-- What the exercise asks --
Return the lines below exactly, from the first line to the line that contains "6 SS~~006 1))'>". Leave out pictures.

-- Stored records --
○ ○ ○

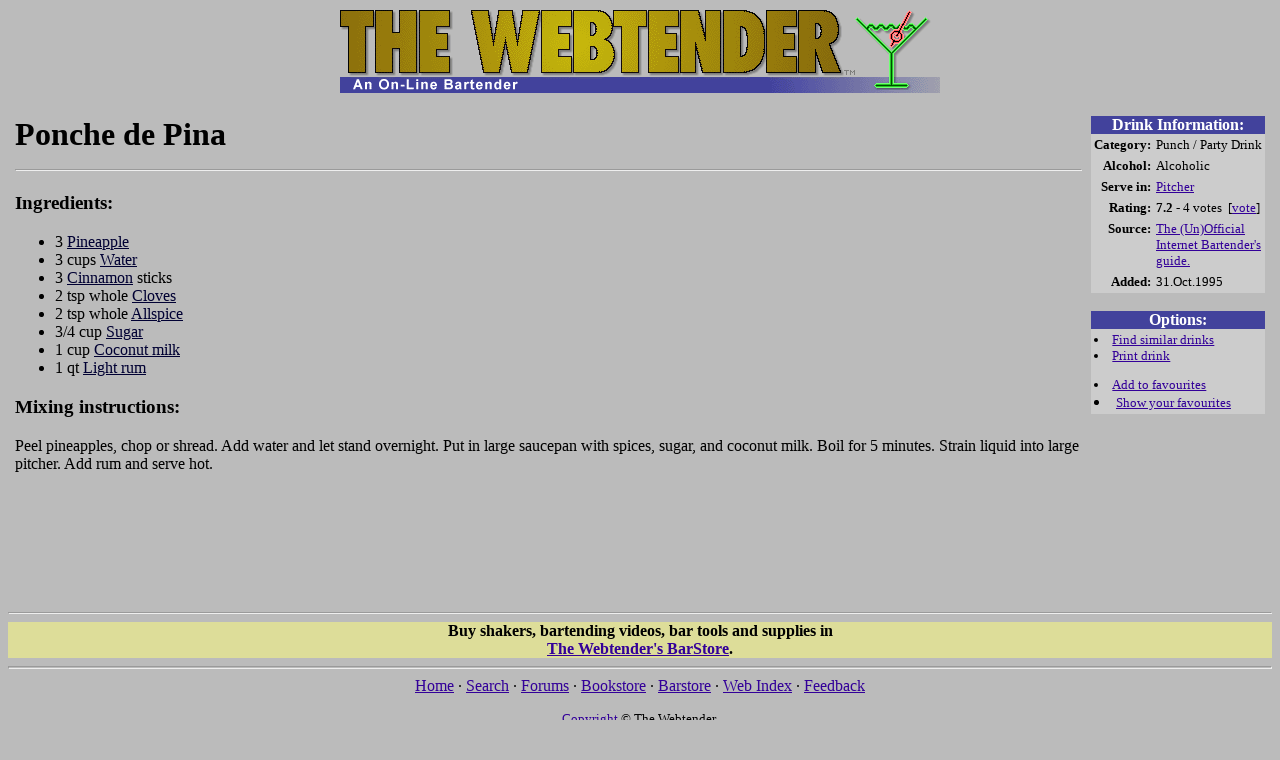

--- FILE ---
content_type: text/html; charset=iso-8859-1
request_url: https://www.webtender.com/db/drink/1224
body_size: 6526
content:
<!DOCTYPE HTML PUBLIC "-//W3C//DTD HTML 4.0 Transitional//EN">

<HTML>
<HEAD>
<TITLE>Ponche de Pina (The Webtender)</TITLE>
<META http-equiv="PICS-Label" content='(PICS-1.1 "http://www.classify.org/safesurf/" l gen true for "http://www.webtender.com/" by "pics@webtender.com" r (SS~~000 6 SS~~006 1))'>
<META http-equiv="PICS-Label" content='(PICS-1.1 "http://www.rsac.org/ratingsv01.html" l gen true comment "RSACi North America Server" for "http://www.webtender.com/" on "1998.04.21T09:52-0800" r (n 0 s 0 v 0 l 1))'>
<LINK REL="top" HREF="/"><LINK REL="copyright" HREF="/info/c.html"><LINK REL="search" HREF="/search/">
<link rel="image_src" href="https://www.webtender.com/gfx/glasslogo.gif">
<meta property="fb:app_id" content="170290096347199">
<LINK REL="prev" HREF="/db/drink/699"><LINK REL="next" HREF="/db/drink/3958"><meta property="og:title" content="Ponche de Pina">
<meta property="og:site_name" content="The Webtender">
<meta property="og:type" content="drink">
<meta property="og:url" content="https://www.webtender.com/db/drink/1224">
<meta property="og:description" content="A drink recipe containing Pineapple, Water, Cinnamon, Cloves, Allspice, Sugar, Coconut milk and Light rum">
<LINK REL=STYLESHEET TYPE="text/css" HREF="/css/main.css">
</HEAD>

<BODY BGCOLOR="#bbbbbb" LINK="#330099" VLINK="#990033">
<CENTER><A HREF="/" TARGET="_top"><IMG SRC="/gfx/TopLogo2.gif" HEIGHT=69 WIDTH=600 BORDER=0 ALT="The Webtender"><BR><IMG SRC="/gfx/TL_main.gif" HEIGHT=16 WIDTH=600 BORDER=0 ALT="An On-line Bartender"></A><BR></CENTER>
<P ALIGN="center"><CENTER>
<script type="text/javascript"><!--
e9 = new Object(); e9.size = "728x90,468x60"; e9.noAd = 1;
//--></script><script type="text/javascript" src="https://tags.expo9.exponential.com/tags/TheWebtender/ROS/tags.js"></script><noscript><a target="_blank" href="https://www.webtender.com/barstore/open.php/t=dflt728x90"><img src="https://ads.webtender.com/banners/barstore-728x90-1.gif" width=728 height=90 alt="Stock your bar from The Webtender Bar Store" border=0></a></noscript>
</CENTER></P>
<TABLE WIDTH="100%" CELLSPACING=5 CELLPADDING=2 BORDER=0><TR><TD VALIGN=top WIDTH="90%">
<H1>Ponche de Pina<HR></H1>
<H3>Ingredients:</H3>
<UL>
<LI>3 <A CLASS=ingr HREF="/db/ingred/483">Pineapple</A>
<LI>3 cups <A CLASS=ingr HREF="/db/ingred/352">Water</A>
<LI>3 <A CLASS=ingr HREF="/db/ingred/409">Cinnamon</A> sticks
<LI>2 tsp whole <A CLASS=ingr HREF="/db/ingred/129">Cloves</A>
<LI>2 tsp whole <A CLASS=ingr HREF="/db/ingred/336">Allspice</A>
<LI>3/4 cup <A CLASS=ingr HREF="/db/ingred/477">Sugar</A>
<LI>1 cup <A CLASS=ingr HREF="/db/ingred/5">Coconut milk</A>
<LI>1 qt <A CLASS=ingr HREF="/db/ingred/214">Light rum</A>
</UL>
<H3>Mixing instructions:</H3>
<P>Peel pineapples, chop or shread. Add water and let stand overnight. Put in large saucepan with spices, sugar, and coconut milk. Boil for 5 minutes. Strain liquid into large pitcher. Add rum and serve hot.</P>
<div align=center><br><script type="text/javascript"><!--
google_ad_client = "pub-2211922085664370";
google_alternate_ad_url = "https://ads.webtender.com/defaults/barstore728x90.php";
google_ad_width = 728;
google_ad_height = 90;
google_ad_format = "728x90_as";
google_ad_type = "text_image";
google_ad_channel ="";
google_color_border = "b0b0b0";
google_color_bg = "c0c0c0";
google_color_link = "330099";
google_color_url = "990033";
google_color_text = "000000";
//--></script><script type="text/javascript" src="https://pagead2.googlesyndication.com/pagead/show_ads.js"></script></div></TD><TD WIDTH="10%" VALIGN=top ALIGN=right><TABLE WIDTH=170 CELLSPACING=0 CELLPADDING=0 BORDER=0>
<TR><TD BGCOLOR="#42429c" ALIGN=center><FONT COLOR="#ffffff"><B>Drink Information:</B></FONT></TD></TR>
<TR><TD BGCOLOR="#cccccc"><TABLE CELLSPACING=1 CELLPADDING=2 BORDER=0 WIDTH="100%">
<TR><TH ALIGN=right><small>Category:</small></TH>
<TD NOWRAP><small>Punch / Party Drink</small></TD></TR>
<TR><TH ALIGN=right><small>Alcohol:</small></TH>
<TD><small>Alcoholic</small></TD></TR>
<TR><TH NOWRAP ALIGN=right><small>Serve in:</small></TH>
<TD NOWRAP><small><A HREF="/db/glass/20">Pitcher</A></small></TD></TR>
<TR><TH ALIGN=right><small>Rating:</small></TH>
<TD NOWRAP><small><B>7.2</B>&nbsp;- 4 votes&nbsp;&nbsp;[<A HREF="/cgi-bin/vote/1224">vote</A>]</small></TD></TR>
<TR><TH ALIGN=right VALIGN=top><small>Source:</small></TH>
<TD><small><A HREF="/db/contributor/2">The (Un)Official Internet Bartender's guide.</A></small></TD></TR>
<TR><TH ALIGN=right><small>Added:</TH>
<TD><small>31.Oct.1995</small></TD></TR>
</TABLE></TD></TR>
<TR><TD>&nbsp;</TD></TR>
<TR><TD BGCOLOR="#42429c" ALIGN=center><FONT COLOR="#ffffff"><B>Options:</B></FONT></TD></TR>
<TR><TD BGCOLOR="#cccccc"><TABLE CELLSPACING=1 CELLPADDING=2 BORDER=0 WIDTH="100%">
<TR><TD VALIGN=top><SMALL>
<LI> <A HREF="/cgi-bin/simdrink?1224">Find similar drinks</A>
<LI> <A TARGET="_blank" HREF="/cgi-bin/printdrink?1224">Print drink</A>
<P>
<LI> <A HREF="/cgi-bin/favdrinkmgr?add=1224">Add to favourites</A>
<LI> <A HREF="/cgi-bin/favdrinkmgr">Show your favourites</A>
<P>
</SMALL></TD></TR>
</TABLE></TD></TR>
<TR><TD>&nbsp;</TD></TR>
<TR><TD ALIGN=center>
<script src="https://connect.facebook.net/en_US/all.js#xfbml=1"></script><fb:like href="https://www.webtender.com/db/drink/1224" show_faces="true" width="170"></fb:like></TD></TR>
</TABLE></TR></TD></TABLE>

<HR>
<TABLE WIDTH="100%" BORDER=0 CELLSPACING=0 CELLPADDING=0><TR><TD BGCOLOR="#dddd99" ALIGN=CENTER>
<STRONG>Buy shakers, bartending videos, bar tools and supplies in<BR>
<A HREF="/barstore/open.php/t=motd">The Webtender's BarStore</A>.</STRONG>
</TD></TR></TABLE>
<HR SIZE=3>
<CENTER>
 <A HREF="/">Home</A> &#183; <A HREF="/search/">Search</A> &#183; <A HREF="/iforum/">Forums</A> &#183; <A HREF="/books/">Bookstore</A> &#183; <A HREF="/barstore/open.php/t=pft">Barstore</A> &#183; <A HREF="/index/">Web Index</A> &#183; <A HREF="/cgi-bin/feedback.cgi">Feedback</A>
<P>
<FONT SIZE="2"><a href="/info/c.html">Copyright</a> &#169; The Webtender.<BR>
<A HREF="/info/">About</A> | <A HREF="/info/disclaimer.html">Disclaimer</A> | <A HREF="/info/privacy.html">Privacy policy</A></FONT><BR>
<br />
<form action="https://www.paypal.com/donate" method="post" target="_top">
<input type="hidden" name="campaign_id" value="HETGVBDFJB9JJ" />
<input type="image" src="/gfx/btn_donateCC_LG.gif" border="0" name="submit" title="Make a donation with PayPal - The safer, easier way to pay online!" alt="Donate with PayPal button" />
</form>
</CENTER>
</BODY>
</HTML>


--- FILE ---
content_type: text/html; charset=utf-8
request_url: https://www.google.com/recaptcha/api2/aframe
body_size: 267
content:
<!DOCTYPE HTML><html><head><meta http-equiv="content-type" content="text/html; charset=UTF-8"></head><body><script nonce="bp4fgLkTCYkT_VkJ7l8czA">/** Anti-fraud and anti-abuse applications only. See google.com/recaptcha */ try{var clients={'sodar':'https://pagead2.googlesyndication.com/pagead/sodar?'};window.addEventListener("message",function(a){try{if(a.source===window.parent){var b=JSON.parse(a.data);var c=clients[b['id']];if(c){var d=document.createElement('img');d.src=c+b['params']+'&rc='+(localStorage.getItem("rc::a")?sessionStorage.getItem("rc::b"):"");window.document.body.appendChild(d);sessionStorage.setItem("rc::e",parseInt(sessionStorage.getItem("rc::e")||0)+1);localStorage.setItem("rc::h",'1770008686926');}}}catch(b){}});window.parent.postMessage("_grecaptcha_ready", "*");}catch(b){}</script></body></html>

○ ○ ○

-- Response to this exercise --
--- FILE ---
content_type: text/html; charset=iso-8859-1
request_url: https://www.webtender.com/db/drink/1224
body_size: 6526
content:
<!DOCTYPE HTML PUBLIC "-//W3C//DTD HTML 4.0 Transitional//EN">

<HTML>
<HEAD>
<TITLE>Ponche de Pina (The Webtender)</TITLE>
<META http-equiv="PICS-Label" content='(PICS-1.1 "http://www.classify.org/safesurf/" l gen true for "http://www.webtender.com/" by "pics@webtender.com" r (SS~~000 6 SS~~006 1))'>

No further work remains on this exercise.